_YOUR TASK_
How many lines in the items below contain the word "closer"? Reply with the number alone.

_EXERCISE INPUTS_
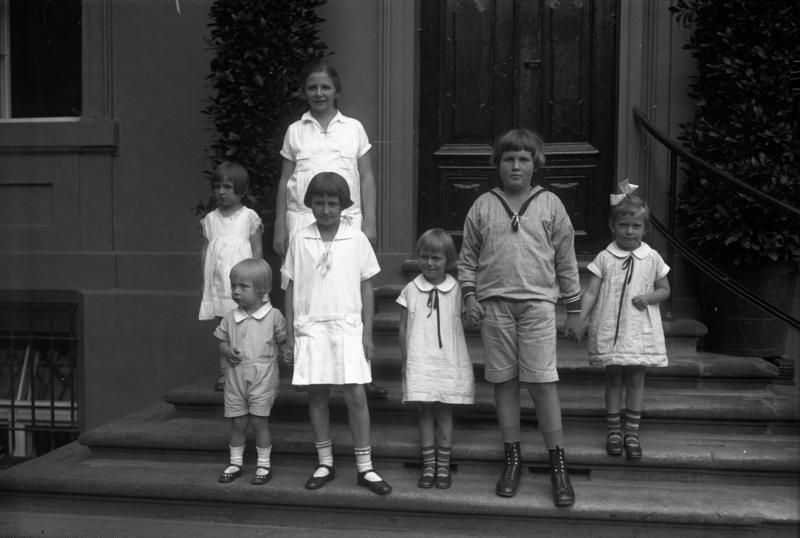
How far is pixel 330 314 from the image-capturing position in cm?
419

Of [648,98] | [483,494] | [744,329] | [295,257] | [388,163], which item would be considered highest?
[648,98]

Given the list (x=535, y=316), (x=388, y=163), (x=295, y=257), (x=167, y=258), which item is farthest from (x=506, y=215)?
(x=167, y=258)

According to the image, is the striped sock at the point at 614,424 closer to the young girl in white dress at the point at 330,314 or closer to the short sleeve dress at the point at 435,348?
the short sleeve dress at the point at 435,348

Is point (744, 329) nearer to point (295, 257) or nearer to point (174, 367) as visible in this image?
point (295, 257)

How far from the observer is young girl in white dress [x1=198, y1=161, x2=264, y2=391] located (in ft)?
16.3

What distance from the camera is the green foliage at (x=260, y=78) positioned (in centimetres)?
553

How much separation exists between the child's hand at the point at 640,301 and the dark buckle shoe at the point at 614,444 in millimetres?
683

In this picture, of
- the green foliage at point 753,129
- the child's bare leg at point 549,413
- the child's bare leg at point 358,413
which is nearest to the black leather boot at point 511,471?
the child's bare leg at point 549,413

==

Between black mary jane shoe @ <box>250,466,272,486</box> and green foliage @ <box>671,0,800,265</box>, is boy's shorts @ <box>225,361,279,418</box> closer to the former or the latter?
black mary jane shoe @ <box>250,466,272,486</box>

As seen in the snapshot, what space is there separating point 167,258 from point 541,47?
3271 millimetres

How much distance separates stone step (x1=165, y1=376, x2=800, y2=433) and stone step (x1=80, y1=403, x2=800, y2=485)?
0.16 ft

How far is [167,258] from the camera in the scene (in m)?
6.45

---

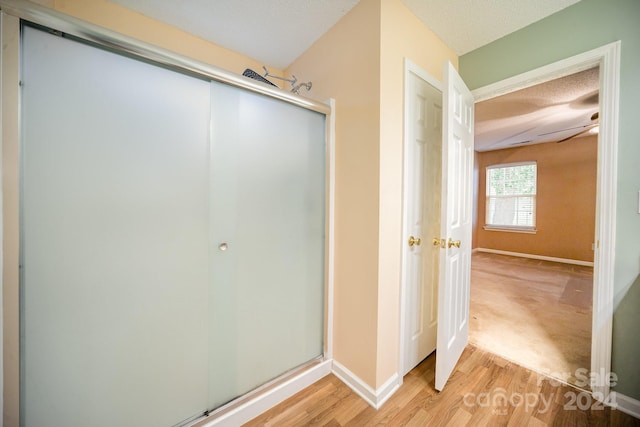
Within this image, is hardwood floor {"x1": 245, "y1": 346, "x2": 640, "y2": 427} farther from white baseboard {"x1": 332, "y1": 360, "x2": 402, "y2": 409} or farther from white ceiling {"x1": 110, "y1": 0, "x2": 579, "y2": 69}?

_COMPLETED TASK_
2